____ Text passage

R. Venugopala Naidu and three others who are the present appellants filed interim application No. 175 of 1985 in the original suit before the subordinate judge, Thanjavur for setting aside the orders dated October 27, 1984 and January 23, 1985 granting permission to 764 the trust to sell the above mentioned two properties. It was alleged that the negotiated sale was at a price which was almost 20% of the market price. There was no publication in any newspapers or even in the court notice board inviting the general public.

The learned subordinate judge dismissed the application on the ground that the applicants have no locus-sandi to file the application under clauses 13 and 14 of the schemedecree as they were not parties to the original suit. A further revision before the Madras High Court was dismissed.

The High Court also came to the conclusion that the application was not maintainable. It was also held by the High Court that two of the four applicants who are muslims cannot have any interest in the administration of the trust.

Against the High Court judgment the present appeal by way of special leave has been filed.

Mr. S. Padmanabhan, learned counsel for the appellants has vehemently argued that though the appellants were not shown as parties in suit-title but the suit under Section 92 of Civil Procedure Code being a representative suit the scheme-decree binds not only the parties thereto but all those who are interested in the trust. According to him "parties" in clause 14 of the scheme decree would include appellants and all those who are interested in the trust. He has relied on Raje Anandrao v. Shamrao and Others, [1961] 3 SCR 930 wherein this Court held as under:

" ..... It is true that the pujaris were not parties to the suit under s. 92 but the decision in that suit binds the pujaris as worshipers so far as the administration of the temple is concerned, even though they were not parties to it, for a suit under s. 92 is a representative suit and binds not only the parties thereto but all those who are interested in the trust." The learned counsel further relied on Ahmed Adam Sait and Others v. Inayathullah Mekhri and Others, [1964] 2 SCR 647 wherein this Court observed as under:

"A suit under s. 92, it is urged, is a representative suit, and so, whether or not the present respondents actually appeared in that suit, they would be bound by the decree, which had framed a scheme for the proper administration of the Trust. In support of this argument, reliance is placed on the decision of this Court in Raja Anandrao v. Shamrao, 765 where it is observed that though the Pujaris were not parties to the suit under s. 92, the decision in that suit binds the pujaris as worshipers so far as the administration of the temple is concerned, because a suit under s.

________

_Given problem_: Reproduce the court judgment passage from "The High Court also" to "the administration of the trust.", copying it word for word.

____ Material shown

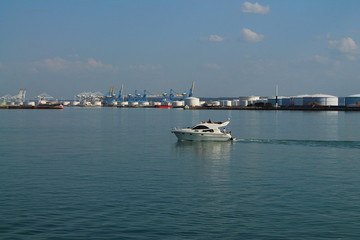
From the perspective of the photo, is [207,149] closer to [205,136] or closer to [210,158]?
[205,136]

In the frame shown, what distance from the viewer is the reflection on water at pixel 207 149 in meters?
49.0

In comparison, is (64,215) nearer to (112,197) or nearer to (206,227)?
(112,197)

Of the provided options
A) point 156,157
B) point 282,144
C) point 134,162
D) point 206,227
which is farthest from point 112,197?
point 282,144

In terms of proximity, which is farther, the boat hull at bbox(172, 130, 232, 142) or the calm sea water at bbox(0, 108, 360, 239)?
the boat hull at bbox(172, 130, 232, 142)

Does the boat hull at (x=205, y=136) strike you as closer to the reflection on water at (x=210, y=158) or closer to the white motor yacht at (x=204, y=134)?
the white motor yacht at (x=204, y=134)

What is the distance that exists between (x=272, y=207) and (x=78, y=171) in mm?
17307

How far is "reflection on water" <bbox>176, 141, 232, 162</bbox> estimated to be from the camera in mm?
49031

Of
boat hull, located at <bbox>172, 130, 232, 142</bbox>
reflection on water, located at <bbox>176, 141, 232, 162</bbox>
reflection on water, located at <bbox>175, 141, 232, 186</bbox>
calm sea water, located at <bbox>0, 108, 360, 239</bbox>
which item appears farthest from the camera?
boat hull, located at <bbox>172, 130, 232, 142</bbox>

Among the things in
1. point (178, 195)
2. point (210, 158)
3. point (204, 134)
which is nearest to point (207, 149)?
point (204, 134)

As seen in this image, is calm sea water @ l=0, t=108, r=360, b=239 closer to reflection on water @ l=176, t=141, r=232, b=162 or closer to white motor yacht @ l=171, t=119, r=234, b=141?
reflection on water @ l=176, t=141, r=232, b=162

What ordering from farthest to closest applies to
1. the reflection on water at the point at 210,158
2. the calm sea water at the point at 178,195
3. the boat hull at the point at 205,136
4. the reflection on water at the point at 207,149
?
the boat hull at the point at 205,136 < the reflection on water at the point at 207,149 < the reflection on water at the point at 210,158 < the calm sea water at the point at 178,195

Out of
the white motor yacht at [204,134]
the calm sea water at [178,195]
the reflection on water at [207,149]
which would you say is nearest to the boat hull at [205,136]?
A: the white motor yacht at [204,134]

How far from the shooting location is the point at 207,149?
55.5 meters

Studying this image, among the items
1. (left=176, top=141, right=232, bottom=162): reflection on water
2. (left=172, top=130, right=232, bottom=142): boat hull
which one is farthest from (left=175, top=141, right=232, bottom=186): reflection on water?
(left=172, top=130, right=232, bottom=142): boat hull
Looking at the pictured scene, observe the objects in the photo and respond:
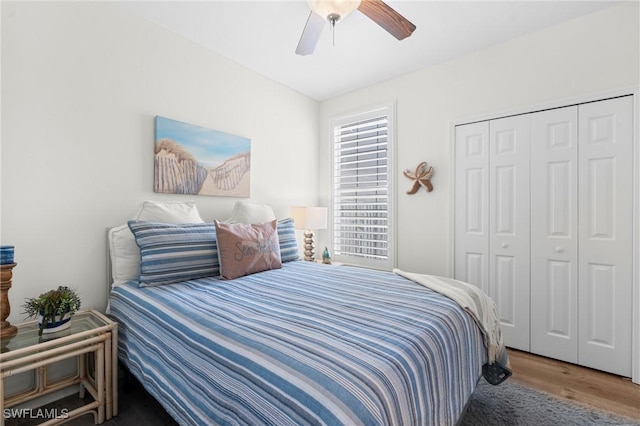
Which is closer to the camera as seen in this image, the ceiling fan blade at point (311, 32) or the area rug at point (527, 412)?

________

_Result for this task_:
The High Court also came to the conclusion that the application was not maintainable. It was also held by the High Court that two of the four applicants who are muslims cannot have any interest in the administration of the trust.